There is no way a written law can prevent such a thing.  It can only set the punishment and even then it is almost impossible to judge in terms of intentions because there was no thinking involved.  This is the kind of murder that -- like that between Cain and Abel -- was based on emotion and loss of control.  (Maybe they were drunk!)  The Issksiniip Project, by providing ways to kick addiction and deal with strong emotion, can address this sort of crime.  Cops hate mindless brawling because they are likely to be hurt or killed when trying to intervene and because when it gets to the cool logic of the court, there’s really no way to apply principles of justice.

But this sort of situation provides a cover, like King David using war to get rid of Bathsheba’s husband.  Illegals from south of the border who have Indian genes don’t stand out on the reservation.  Legal immigrants are often exceptionally family-loving and hard-working, but there is a small fraction of illegals who engage in drug distribution, child and woman trafficking, gambling crime, and other behavior that laws are meant to prevent.  Today there are about 8,000 enrolled Blackfeet on the reservation.  They do not all know each other and may have relationships with people whose motives are shady.   This is the third category,  which is violent organized crime: cold-blooded, calculated, and obscured by the constant whirlwind of gangs, drinking, drugs, and family abuse.

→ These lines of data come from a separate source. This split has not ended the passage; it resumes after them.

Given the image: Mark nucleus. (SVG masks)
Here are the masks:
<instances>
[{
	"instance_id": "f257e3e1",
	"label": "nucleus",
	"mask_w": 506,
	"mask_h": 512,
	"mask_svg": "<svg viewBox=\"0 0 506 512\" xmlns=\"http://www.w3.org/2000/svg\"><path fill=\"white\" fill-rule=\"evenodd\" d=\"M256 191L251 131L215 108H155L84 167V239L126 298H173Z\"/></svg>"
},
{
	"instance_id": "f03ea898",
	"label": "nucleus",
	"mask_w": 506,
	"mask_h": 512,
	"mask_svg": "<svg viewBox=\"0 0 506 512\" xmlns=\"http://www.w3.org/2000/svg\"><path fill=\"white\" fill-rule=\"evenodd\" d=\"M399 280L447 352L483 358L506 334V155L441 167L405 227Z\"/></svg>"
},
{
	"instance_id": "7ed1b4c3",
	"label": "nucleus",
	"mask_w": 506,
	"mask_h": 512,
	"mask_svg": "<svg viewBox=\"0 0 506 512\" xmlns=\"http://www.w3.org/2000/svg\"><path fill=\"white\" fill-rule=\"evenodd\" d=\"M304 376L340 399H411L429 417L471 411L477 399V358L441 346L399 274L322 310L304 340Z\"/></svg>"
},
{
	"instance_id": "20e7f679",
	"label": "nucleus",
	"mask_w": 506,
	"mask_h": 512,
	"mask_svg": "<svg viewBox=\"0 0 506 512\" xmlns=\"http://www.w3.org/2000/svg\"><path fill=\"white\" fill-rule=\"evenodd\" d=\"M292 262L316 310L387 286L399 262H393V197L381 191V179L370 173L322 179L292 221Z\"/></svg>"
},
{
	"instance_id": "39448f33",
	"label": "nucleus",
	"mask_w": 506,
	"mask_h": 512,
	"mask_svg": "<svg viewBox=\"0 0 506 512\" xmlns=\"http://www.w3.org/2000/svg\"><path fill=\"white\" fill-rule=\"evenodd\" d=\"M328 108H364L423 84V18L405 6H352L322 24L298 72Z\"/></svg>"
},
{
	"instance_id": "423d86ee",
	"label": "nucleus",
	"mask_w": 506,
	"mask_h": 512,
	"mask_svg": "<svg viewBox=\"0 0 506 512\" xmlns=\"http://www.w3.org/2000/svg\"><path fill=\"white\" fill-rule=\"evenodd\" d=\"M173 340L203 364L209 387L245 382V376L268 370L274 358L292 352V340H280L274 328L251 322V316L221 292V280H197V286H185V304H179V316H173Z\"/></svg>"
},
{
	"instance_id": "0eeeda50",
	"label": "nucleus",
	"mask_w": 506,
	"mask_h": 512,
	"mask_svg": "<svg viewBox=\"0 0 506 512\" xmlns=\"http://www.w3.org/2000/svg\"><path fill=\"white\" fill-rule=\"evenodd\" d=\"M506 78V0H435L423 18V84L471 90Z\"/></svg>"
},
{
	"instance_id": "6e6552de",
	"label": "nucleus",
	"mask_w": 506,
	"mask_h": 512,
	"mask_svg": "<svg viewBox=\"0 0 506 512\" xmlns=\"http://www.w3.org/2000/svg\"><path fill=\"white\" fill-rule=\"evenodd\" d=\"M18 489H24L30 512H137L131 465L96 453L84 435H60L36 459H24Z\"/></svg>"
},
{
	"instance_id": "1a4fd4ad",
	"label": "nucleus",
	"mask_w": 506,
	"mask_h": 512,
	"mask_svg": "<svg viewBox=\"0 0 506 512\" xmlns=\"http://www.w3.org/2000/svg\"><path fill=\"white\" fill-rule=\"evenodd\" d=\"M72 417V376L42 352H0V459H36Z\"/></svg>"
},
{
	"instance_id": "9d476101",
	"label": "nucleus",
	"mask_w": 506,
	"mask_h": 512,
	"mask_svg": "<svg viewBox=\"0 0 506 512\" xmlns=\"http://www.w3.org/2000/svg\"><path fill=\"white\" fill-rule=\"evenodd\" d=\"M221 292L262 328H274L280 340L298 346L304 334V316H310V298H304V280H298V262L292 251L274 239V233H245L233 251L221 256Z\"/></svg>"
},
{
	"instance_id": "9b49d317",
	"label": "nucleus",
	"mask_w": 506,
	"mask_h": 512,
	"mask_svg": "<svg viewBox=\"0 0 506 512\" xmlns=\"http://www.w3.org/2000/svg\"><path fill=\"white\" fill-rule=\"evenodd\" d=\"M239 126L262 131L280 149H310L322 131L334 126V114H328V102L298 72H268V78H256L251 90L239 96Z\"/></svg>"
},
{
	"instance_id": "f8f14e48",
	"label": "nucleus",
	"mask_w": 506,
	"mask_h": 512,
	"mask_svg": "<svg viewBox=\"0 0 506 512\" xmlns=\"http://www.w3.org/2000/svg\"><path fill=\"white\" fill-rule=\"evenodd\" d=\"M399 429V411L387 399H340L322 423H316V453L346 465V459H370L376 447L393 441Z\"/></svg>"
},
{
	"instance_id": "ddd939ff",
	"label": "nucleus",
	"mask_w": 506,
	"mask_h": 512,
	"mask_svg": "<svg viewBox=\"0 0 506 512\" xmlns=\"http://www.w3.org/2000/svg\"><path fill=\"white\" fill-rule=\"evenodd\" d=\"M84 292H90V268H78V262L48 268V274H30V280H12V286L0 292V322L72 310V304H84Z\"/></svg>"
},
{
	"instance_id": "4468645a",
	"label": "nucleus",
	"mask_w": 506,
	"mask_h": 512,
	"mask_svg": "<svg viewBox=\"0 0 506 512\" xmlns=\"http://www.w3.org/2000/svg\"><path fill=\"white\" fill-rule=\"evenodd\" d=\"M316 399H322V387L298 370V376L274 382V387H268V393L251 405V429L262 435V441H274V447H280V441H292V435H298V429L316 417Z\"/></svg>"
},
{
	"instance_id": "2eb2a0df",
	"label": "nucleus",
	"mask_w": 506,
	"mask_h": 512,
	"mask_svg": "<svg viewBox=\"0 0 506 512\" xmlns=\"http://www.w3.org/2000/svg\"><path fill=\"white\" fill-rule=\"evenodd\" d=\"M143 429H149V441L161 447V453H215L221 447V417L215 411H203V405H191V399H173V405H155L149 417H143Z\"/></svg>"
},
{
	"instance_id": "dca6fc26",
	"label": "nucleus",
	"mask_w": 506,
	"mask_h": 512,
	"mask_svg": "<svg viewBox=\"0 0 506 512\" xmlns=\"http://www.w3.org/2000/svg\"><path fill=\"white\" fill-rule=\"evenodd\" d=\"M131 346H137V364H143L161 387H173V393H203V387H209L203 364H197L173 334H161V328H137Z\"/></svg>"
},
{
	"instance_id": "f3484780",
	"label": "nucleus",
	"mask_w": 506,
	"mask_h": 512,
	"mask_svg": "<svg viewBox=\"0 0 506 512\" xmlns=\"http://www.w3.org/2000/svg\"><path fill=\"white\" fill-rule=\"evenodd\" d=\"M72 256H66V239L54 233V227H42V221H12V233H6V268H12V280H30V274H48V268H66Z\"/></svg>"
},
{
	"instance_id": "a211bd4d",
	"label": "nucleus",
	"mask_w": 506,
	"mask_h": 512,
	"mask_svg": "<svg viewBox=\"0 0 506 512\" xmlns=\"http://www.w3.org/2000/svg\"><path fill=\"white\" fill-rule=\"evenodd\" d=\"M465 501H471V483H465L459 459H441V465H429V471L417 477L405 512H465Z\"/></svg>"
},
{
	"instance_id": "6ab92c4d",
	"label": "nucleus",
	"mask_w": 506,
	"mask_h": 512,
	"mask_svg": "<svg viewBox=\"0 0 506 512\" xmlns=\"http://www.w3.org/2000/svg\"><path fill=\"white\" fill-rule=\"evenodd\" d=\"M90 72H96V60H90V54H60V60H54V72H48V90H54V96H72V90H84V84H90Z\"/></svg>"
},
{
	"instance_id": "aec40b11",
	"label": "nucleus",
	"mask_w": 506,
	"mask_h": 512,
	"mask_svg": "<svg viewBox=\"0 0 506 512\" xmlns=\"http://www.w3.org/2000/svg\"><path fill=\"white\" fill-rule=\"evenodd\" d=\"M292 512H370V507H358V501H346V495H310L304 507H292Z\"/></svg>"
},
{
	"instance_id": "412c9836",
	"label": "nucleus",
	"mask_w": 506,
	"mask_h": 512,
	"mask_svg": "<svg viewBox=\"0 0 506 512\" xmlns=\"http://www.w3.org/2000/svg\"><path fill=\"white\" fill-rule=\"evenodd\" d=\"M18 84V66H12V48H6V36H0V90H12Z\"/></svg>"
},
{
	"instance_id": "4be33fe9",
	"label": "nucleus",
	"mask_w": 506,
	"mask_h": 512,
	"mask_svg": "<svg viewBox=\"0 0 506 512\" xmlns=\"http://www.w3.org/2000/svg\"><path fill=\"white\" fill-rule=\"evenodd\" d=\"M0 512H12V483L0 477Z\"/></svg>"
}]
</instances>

The FBI would love to be able to come sort through people’s lives to discover and extradite national criminals.  Replacing trust with force has become the pattern since Wounded Knee (actually from the beginning of white/Indian relationships or neither Wounded Knee 1or 2 would have happened), no one from the outside can occasionally visit the rez expecting to understand what goes on.  When I say “outside,” I mean outside the rez boundary, but the FBI keeps withdrawing farther and farther.  They are an urban organization.  Even in Valier I rarely know what’s happening a few miles away across the line.  Court testimony is unreliable, partly because of threats against witnesses and partly because of family loyalties.  Blackfeet naturally try to protect their own.

There has been a movement among the police that originated in cities, notably New York City.  The idea is that if the police crack down on trivial disorder -- trash, broken windows, derelict cars -- that the larger crimes of murder and violence will diminish.  This seems to be true and is beginning to be put into practice in Browning where the old buildings that shelter addicts are coming down. (So now where do they go?)  One can eliminate predators by destroying their habitat, but sometimes that also destroys the innocent.  And the result may be very profitable to people who don’t seem to be criminals at all, just merchants and developers.  (Always follow the money.)

The Great Falls Tribune pointed out to me that I could get death certificates that list the final decision about death for anyone: $10 fee from county and state records.   It would cost several hundred dollars to get certificates for everyone on my short list.  Now they have stopped publishing obits that weren’t paid for and didn’t originate with the families.  For instance, no obituary appeared in that paper for Joyce Clarke Turvey, despite her connection to an historically significant family and her contribution to the Glacier National Park complex.  (It was in the Cut Bank based newspapers.)  Her death was natural -- she was in her eighties.  But not telling her story is a loss of history to a larger community than the rez.  The impulse to secrecy and avoiding trouble is a strong one, but dangerous in a democracy because it reinforces our rising suspicions about what’s going on.

So, three sources of crime:  1)  The bookkeeping crimes of embezzlement and theft that are encouraged by huge blocks of money arriving without anyone following up to inspect its use because the rez is just too scary and far away.  2) The often lethal damage of drug and alcohol fueled rage and trauma.  3)  Criminals taking advantage of the confusion of behavior and the inability of the law to deal with it.

Maybe someone is looking for an excuse to close down the rez.